=== SUPPLIED PASSAGE ===

In May this year, the CNIL ordered Google to apply the right to be forgotten rule – which lets people ask search engines to not display certain unflattering links resulting from a search on their name – to its google.com global domain and not just European domains such as google.fr or google.co.uk.

Google filed an informal appeal against the order in July, claiming it would restrict the public’s right to information, was a form of censorship, and was attempting to extend French law outside the country’s borders. The president of the CNIL, Isabelle Falque-Pierrotin, rejected the appeal on Monday, saying that delistings must be applied across all extensions of the search engine and that not doing so would mean the RTBF ruling could be easily circumvented. The CNIL added that it just wanted non-European companies to respect European laws when offering their services in the continent - rejecting Google’s claims it was going beyond its jurisdiction.

===

PROBLEMS:
1 - Reproduce the passage about Google and the right to be forgotten in full, word for word.
2 - Please count how many lines in the entries contain the string "instances", and reply with that number alone.
The passage about Google and the right to be forgotten has no connection to the entries that come after it.

=== ENTRIES ===

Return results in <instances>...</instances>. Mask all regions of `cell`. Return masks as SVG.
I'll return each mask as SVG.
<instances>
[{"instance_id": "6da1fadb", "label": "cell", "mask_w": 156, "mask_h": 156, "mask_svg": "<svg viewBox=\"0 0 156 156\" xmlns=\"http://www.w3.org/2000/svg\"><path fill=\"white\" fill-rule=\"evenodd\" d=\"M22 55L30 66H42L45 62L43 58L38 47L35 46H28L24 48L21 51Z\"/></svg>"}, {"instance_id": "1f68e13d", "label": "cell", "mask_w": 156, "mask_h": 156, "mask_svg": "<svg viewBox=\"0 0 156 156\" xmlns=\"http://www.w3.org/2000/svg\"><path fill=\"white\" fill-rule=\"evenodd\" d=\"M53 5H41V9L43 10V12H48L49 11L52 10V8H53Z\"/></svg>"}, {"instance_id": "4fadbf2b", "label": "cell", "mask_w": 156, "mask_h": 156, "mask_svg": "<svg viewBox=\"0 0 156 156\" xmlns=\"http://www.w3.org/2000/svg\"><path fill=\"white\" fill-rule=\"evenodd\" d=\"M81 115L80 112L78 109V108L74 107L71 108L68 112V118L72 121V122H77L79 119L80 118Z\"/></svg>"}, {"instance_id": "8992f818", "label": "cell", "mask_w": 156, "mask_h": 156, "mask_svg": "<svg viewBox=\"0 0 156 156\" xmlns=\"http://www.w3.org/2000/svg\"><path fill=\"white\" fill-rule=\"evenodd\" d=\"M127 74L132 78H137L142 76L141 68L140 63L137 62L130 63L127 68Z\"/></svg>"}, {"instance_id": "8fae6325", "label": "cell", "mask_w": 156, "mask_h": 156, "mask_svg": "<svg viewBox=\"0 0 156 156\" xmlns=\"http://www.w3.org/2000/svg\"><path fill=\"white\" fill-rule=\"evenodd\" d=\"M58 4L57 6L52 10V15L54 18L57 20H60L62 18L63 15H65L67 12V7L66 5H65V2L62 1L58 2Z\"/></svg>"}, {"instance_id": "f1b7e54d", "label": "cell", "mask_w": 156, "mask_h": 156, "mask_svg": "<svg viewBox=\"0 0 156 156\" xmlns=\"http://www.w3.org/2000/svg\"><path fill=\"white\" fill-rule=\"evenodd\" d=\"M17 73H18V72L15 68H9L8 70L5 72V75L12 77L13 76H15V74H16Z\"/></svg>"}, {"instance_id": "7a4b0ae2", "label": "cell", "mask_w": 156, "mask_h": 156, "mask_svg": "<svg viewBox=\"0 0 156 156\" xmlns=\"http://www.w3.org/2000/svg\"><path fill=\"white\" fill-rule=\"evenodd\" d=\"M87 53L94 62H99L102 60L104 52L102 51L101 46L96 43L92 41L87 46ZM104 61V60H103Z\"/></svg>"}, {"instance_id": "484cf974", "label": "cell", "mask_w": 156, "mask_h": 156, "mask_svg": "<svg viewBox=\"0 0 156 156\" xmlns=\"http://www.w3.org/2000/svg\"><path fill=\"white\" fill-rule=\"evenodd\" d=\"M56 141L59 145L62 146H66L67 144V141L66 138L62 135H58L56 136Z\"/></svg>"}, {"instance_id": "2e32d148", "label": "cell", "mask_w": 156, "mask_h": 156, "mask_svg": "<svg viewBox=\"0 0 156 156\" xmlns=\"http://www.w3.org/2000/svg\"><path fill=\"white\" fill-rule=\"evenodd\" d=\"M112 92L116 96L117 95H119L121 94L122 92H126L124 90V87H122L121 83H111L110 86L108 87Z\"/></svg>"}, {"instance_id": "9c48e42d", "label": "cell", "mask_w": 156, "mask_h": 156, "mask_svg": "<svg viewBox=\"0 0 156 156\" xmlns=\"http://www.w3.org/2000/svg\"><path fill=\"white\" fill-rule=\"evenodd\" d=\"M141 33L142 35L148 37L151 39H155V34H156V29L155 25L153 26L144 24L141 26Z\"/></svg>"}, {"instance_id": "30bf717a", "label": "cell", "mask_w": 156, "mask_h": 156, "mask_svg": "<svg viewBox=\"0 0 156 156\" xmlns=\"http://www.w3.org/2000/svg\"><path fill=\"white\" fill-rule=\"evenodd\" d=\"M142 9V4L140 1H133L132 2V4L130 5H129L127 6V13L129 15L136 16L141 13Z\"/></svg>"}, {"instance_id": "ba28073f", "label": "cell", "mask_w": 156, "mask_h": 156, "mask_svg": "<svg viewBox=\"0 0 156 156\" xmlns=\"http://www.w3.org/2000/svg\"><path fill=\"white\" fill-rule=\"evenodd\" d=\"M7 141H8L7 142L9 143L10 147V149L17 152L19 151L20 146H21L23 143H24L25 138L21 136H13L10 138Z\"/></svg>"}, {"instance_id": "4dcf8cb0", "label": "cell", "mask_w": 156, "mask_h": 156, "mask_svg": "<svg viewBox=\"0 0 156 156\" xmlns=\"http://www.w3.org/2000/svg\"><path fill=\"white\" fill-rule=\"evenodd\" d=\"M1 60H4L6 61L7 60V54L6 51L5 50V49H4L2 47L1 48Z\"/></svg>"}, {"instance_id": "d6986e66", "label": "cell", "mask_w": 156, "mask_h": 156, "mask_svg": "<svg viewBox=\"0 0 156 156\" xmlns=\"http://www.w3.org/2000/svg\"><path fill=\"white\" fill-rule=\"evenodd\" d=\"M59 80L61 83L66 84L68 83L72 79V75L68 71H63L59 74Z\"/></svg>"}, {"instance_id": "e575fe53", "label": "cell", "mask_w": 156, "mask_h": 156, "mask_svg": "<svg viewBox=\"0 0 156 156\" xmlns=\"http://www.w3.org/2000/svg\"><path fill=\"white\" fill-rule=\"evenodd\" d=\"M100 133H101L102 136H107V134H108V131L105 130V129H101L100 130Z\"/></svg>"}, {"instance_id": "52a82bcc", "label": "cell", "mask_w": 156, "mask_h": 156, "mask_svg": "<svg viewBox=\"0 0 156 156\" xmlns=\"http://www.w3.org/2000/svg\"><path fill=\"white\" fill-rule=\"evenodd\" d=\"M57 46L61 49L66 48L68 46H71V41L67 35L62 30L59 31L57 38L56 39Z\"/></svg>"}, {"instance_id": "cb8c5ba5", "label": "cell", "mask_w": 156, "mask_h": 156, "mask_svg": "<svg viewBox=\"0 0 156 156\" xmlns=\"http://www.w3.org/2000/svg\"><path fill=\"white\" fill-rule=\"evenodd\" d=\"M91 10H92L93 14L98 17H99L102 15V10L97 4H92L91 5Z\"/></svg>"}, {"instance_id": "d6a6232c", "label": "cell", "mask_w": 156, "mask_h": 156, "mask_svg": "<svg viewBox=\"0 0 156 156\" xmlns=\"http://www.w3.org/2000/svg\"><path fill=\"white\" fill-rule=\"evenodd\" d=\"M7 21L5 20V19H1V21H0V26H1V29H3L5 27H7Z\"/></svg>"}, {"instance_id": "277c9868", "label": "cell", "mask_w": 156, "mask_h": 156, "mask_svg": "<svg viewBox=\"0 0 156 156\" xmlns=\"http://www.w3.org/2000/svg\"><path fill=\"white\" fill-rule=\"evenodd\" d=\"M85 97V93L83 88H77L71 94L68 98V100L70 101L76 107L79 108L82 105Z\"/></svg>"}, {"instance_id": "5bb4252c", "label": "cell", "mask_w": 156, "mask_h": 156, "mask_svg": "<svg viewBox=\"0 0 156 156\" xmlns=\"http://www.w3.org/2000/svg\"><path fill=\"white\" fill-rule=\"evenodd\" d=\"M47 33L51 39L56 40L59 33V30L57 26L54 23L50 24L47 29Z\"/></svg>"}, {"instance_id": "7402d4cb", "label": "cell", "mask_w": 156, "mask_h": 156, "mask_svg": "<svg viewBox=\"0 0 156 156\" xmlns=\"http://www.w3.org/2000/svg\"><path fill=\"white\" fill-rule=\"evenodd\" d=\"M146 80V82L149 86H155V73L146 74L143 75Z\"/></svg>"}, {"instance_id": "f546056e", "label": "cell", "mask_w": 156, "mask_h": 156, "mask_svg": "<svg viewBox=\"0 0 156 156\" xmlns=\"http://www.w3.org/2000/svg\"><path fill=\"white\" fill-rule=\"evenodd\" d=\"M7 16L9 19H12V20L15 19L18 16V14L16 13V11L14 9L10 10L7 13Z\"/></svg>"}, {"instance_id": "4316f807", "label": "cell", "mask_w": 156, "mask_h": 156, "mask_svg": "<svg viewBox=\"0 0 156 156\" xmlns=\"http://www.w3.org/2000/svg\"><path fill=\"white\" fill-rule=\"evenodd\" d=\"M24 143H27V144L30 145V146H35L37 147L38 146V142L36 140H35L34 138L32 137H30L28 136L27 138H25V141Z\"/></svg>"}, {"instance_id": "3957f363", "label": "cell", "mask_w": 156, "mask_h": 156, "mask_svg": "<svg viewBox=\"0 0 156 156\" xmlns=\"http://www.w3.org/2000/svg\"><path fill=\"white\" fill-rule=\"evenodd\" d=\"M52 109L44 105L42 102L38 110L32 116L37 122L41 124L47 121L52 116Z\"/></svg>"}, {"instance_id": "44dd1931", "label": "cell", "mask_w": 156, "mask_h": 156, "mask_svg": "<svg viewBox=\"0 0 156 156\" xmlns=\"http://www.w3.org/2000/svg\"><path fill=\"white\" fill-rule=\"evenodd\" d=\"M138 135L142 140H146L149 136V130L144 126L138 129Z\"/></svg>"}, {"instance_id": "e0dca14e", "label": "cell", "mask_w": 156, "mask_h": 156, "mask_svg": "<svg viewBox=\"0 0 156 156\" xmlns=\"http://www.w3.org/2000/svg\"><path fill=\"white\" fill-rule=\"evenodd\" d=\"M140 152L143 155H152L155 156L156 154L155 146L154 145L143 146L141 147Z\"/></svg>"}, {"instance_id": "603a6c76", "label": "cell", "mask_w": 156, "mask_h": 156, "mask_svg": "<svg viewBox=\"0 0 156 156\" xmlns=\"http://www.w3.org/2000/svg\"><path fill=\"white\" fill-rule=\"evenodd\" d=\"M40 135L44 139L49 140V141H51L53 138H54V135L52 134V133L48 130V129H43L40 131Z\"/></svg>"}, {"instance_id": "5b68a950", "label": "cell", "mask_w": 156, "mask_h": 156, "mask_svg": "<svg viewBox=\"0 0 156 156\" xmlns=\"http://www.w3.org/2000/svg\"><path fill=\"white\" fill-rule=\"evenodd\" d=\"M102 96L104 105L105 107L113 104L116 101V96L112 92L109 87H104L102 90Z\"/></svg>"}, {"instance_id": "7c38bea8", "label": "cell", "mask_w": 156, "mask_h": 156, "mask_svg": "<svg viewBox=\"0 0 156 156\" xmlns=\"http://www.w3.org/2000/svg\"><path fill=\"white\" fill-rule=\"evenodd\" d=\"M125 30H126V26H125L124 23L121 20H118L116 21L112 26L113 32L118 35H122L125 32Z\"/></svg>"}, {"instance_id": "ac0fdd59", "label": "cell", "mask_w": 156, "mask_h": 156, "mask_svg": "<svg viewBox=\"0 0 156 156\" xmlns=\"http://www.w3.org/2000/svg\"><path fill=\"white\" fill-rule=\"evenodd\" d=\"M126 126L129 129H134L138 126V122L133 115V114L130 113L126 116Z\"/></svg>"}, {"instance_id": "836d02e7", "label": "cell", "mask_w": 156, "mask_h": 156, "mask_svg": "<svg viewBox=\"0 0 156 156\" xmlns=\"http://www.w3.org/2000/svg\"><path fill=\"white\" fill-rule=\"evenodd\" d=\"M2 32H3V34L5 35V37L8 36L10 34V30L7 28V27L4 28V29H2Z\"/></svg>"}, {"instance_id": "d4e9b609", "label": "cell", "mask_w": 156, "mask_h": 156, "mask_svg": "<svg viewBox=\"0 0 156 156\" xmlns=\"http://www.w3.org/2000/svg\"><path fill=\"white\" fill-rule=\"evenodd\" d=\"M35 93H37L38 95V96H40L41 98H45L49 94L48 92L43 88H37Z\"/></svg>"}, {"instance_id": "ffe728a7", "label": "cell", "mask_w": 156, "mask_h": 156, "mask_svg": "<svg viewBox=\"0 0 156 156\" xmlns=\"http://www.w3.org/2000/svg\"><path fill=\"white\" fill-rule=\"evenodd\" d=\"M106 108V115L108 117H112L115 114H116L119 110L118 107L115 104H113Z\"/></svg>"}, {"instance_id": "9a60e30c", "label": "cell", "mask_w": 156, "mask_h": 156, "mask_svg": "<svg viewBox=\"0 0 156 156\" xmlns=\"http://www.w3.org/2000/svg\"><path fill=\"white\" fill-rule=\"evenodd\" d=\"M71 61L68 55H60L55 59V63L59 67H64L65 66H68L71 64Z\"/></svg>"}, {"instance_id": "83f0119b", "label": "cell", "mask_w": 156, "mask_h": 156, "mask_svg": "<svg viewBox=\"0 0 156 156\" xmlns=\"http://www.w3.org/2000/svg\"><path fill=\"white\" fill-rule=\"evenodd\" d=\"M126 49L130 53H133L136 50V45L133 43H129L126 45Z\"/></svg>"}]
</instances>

===

RESULTS BY TASK:
1 -
In May this year, the CNIL ordered Google to apply the right to be forgotten rule – which lets people ask search engines to not display certain unflattering links resulting from a search on their name – to its google.com global domain and not just European domains such as google.fr or google.co.uk.

Google filed an informal appeal against the order in July, claiming it would restrict the public’s right to information, was a form of censorship, and was attempting to extend French law outside the country’s borders. The president of the CNIL, Isabelle Falque-Pierrotin, rejected the appeal on Monday, saying that delistings must be applied across all extensions of the search engine and that not doing so would mean the RTBF ruling could be easily circumvented. The CNIL added that it just wanted non-European companies to respect European laws when offering their services in the continent - rejecting Google’s claims it was going beyond its jurisdiction.

2 - 3